If he has vision it is to see
growth in barren spaces.
Mint, he decides.
Spreading, pernicious take-everything-over mint.
Something that can be ignored
and if it grows too full of itself,
hack it mercilessly away
without any fear of killing it all.

Ignoring the pleas of the yellowing leaves
that life still remained
he perched his cup on the deck railing
and reached for the chainsaw
to jerk it into life
and deliver the finality of death.
I wonder what the other two
will think of mint, he wondered,
noting their vibrant Spring green leaves
seemed to have nothing to say.

Saturday, January 29, 2011

How Dad's Mind Works

“Life is not a movie,” he said to his daughter.

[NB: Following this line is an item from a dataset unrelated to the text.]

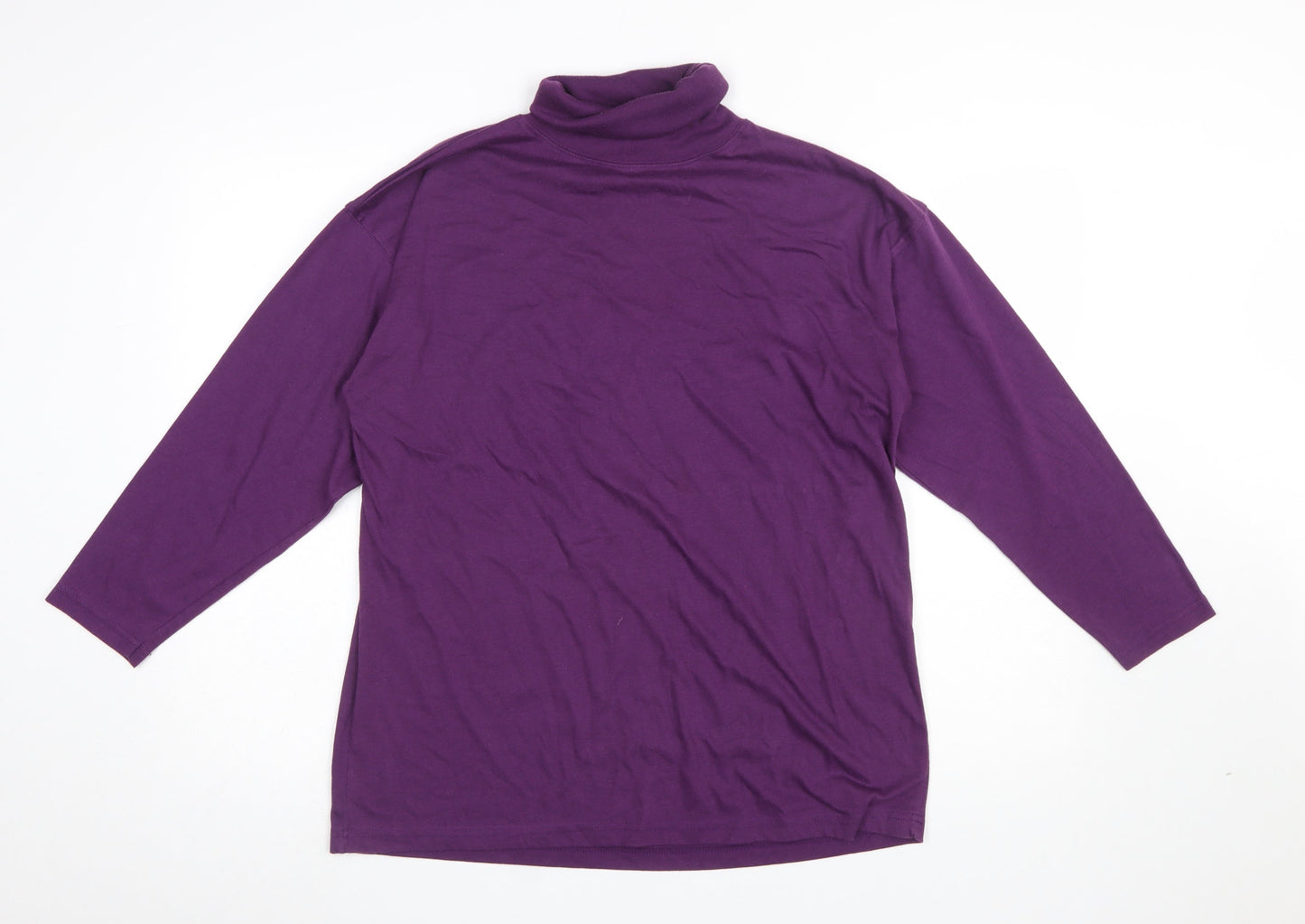 Womens UK Size L Nuggets Fashions Purple Basic T-Shirt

(‘Surely that is not my voice,
not me speaking,’
he thinks softly to himself
in an aside to his conscience.)

“There is no script. No plot.
The ending is not always happy,
neither is it hopeless,
as it often is in the noir genre.”

(‘Christ, are you a pompous ass
or what?’ His conscience replies.
‘Give her something useful,
some timeless bon mot
that speaks of life in harmony
or the perfection of love.
Something that says you’re sympathetic.’)

“What I mean to say is life is hard. It requires effort.
Participation.”

(‘That’s better, but find a positive
before you bring this to completion,’
he thinks, growing warm to his task,
‘You could knock the girl over with a feather
she is so fragile, right now’.)

“You cannot sit back and watch. You have to live it.
I know it’s hard to fathom that things can, let alone will,
get better. But they will, sweetheart. I promise.
You’re smart. You’re beautiful.”

(‘Boy, she sure has the best of her mother!’)

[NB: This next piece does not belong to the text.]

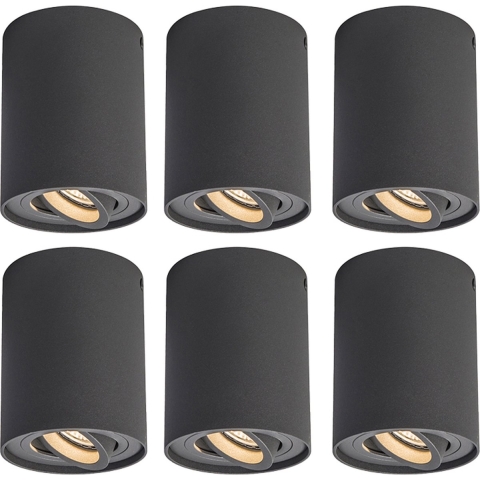 QAZQA Set van 6 spots smart donkergrijs incl. Wifi GU10 - Rondoo up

“Don’t roll your eyes! Everyone says that, not just me!
Just find that toughness I know you have inside.
Don’t let other people dictate your spirit to you!
Be who you are and true friends will flock to you
while false friends will fade away. OK?”

(‘Please be OK!’ his mind implores.
‘She will,’ his conscience confidently answers.)
Note: Same ten words from Katie: movie, hopeless, timeless, harmony, perfection, completion, feather, fathom. Similarities, yet different. This one was written first but I had forgotten about it. Surprised when I found it. I tweaked it a little. Beauty of jigsaw poems is the words can be revisited to see what else comes out! What do you think?

Thursday, January 27, 2011

Pessimist's Creed

The universe is not sympathetic to your plight.
It abhors perfection.
It always finds ways to deteriorate
in the harmony of chaos.
We small fragile creatures cannot fathom this.
Though we understand the concept of hopeless
We think our lives timeless
even as they hurtle toward completion.
We view it as some sort of movie
part fantasy, part documentary,
caught on the film of our memory.
A feather separated from the wing
and tumbling aimlessly on a crisp fall breeze
has more substance,
and perhaps more meaning,
than the ego of our lives.

Yes, another jigsaw. This time the words are from Katie Regan. Sorry, Katie. I stare at the words and then watch what comes out. The result is never a reflection on the word giver. The words this time were sympathetic, perfection, always, harmony, fathom, hopeless, timeless, completion, movie, feather.